Mispronunciation detection using self-supervised speech representations
results: 研究发现,使用直接进行目标任务的模型训练得到最佳性能,而大多数上游模型在该任务中的性能相似。Abstract
In recent years, self-supervised learning (SSL) models have produced promising results in a variety of speech-processing tasks, especially in contexts of data scarcity. In this paper, we study the use of SSL models for the task of mispronunciation detection for second language learners. We compare two downstream approaches: 1) training the model for phone recognition (PR) using native English data, and 2) training a model directly for the target task using non-native English data. We compare the performance of these two approaches for various SSL representations as well as a representation extracted from a traditional DNN-based speech recognition model. We evaluate the models on L2Arctic and EpaDB, two datasets of non-native speech annotated with pronunciation labels at the phone level.
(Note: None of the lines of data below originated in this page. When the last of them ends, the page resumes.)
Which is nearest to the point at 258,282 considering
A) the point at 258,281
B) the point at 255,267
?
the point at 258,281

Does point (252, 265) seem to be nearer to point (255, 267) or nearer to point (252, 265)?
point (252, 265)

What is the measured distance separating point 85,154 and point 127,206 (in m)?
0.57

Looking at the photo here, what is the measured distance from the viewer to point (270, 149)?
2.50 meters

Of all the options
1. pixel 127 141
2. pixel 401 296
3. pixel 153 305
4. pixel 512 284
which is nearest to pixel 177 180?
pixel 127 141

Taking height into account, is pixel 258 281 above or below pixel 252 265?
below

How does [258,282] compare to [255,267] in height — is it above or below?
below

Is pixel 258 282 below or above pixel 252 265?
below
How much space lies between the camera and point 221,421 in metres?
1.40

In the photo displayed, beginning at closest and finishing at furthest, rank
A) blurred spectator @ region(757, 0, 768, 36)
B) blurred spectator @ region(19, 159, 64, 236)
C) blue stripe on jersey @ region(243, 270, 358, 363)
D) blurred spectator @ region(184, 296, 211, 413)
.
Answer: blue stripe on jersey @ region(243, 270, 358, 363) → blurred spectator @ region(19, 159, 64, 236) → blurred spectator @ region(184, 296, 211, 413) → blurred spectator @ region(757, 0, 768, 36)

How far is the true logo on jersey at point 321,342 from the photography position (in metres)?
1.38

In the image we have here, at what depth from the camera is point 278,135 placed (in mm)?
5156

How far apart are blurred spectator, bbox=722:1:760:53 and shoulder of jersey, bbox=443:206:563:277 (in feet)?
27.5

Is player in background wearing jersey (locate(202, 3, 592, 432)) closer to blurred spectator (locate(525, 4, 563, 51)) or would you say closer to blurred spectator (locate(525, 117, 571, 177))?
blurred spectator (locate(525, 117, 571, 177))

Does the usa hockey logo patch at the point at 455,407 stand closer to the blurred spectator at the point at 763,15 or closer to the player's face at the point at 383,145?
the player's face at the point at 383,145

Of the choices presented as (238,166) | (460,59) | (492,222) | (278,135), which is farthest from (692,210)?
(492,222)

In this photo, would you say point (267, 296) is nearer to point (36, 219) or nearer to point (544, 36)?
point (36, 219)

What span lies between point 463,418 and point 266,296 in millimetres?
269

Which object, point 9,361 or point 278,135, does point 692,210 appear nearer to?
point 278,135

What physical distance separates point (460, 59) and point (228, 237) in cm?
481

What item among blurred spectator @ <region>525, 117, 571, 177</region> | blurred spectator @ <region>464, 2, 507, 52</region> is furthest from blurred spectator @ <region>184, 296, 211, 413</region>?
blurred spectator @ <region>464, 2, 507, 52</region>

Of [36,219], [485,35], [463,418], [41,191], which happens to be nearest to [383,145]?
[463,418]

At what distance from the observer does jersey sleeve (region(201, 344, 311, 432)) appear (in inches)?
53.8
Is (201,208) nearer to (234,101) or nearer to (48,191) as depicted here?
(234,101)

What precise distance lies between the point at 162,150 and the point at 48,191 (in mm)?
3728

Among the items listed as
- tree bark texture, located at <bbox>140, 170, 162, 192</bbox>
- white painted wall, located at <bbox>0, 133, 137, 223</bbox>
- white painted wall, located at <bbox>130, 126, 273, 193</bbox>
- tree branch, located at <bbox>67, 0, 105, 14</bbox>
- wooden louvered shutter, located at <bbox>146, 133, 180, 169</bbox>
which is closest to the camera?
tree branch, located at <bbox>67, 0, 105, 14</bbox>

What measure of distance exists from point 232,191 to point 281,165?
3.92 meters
Overall, we find that using a downstream model trained for the target task gives the best performance and that most upstream models perform similarly for the task.
摘要
近年来,自主学习(SSL)模型在各种语音处理任务中表现出色,特别在数据缺乏的情况下。在这篇论文中,我们研究了在第二语言学习者中的误听检测任务上使用SSL模型。我们比较了两个下游方法:1)使用本地英语数据来训练模型,并2)直接使用非本地英语数据来训练目标任务的模型。我们对各种SSL表示形式以及一个来自传统的DNN基于语音识别模型中的表示进行比较。我们在L2Arctic和EpaDB两个非本地语音Dataset上评估了这些模型的性能。总的来说,我们发现使用直接训练目标任务的下游模型可以获得最好的性能,而大多数上游模型在这个任务上表现相似。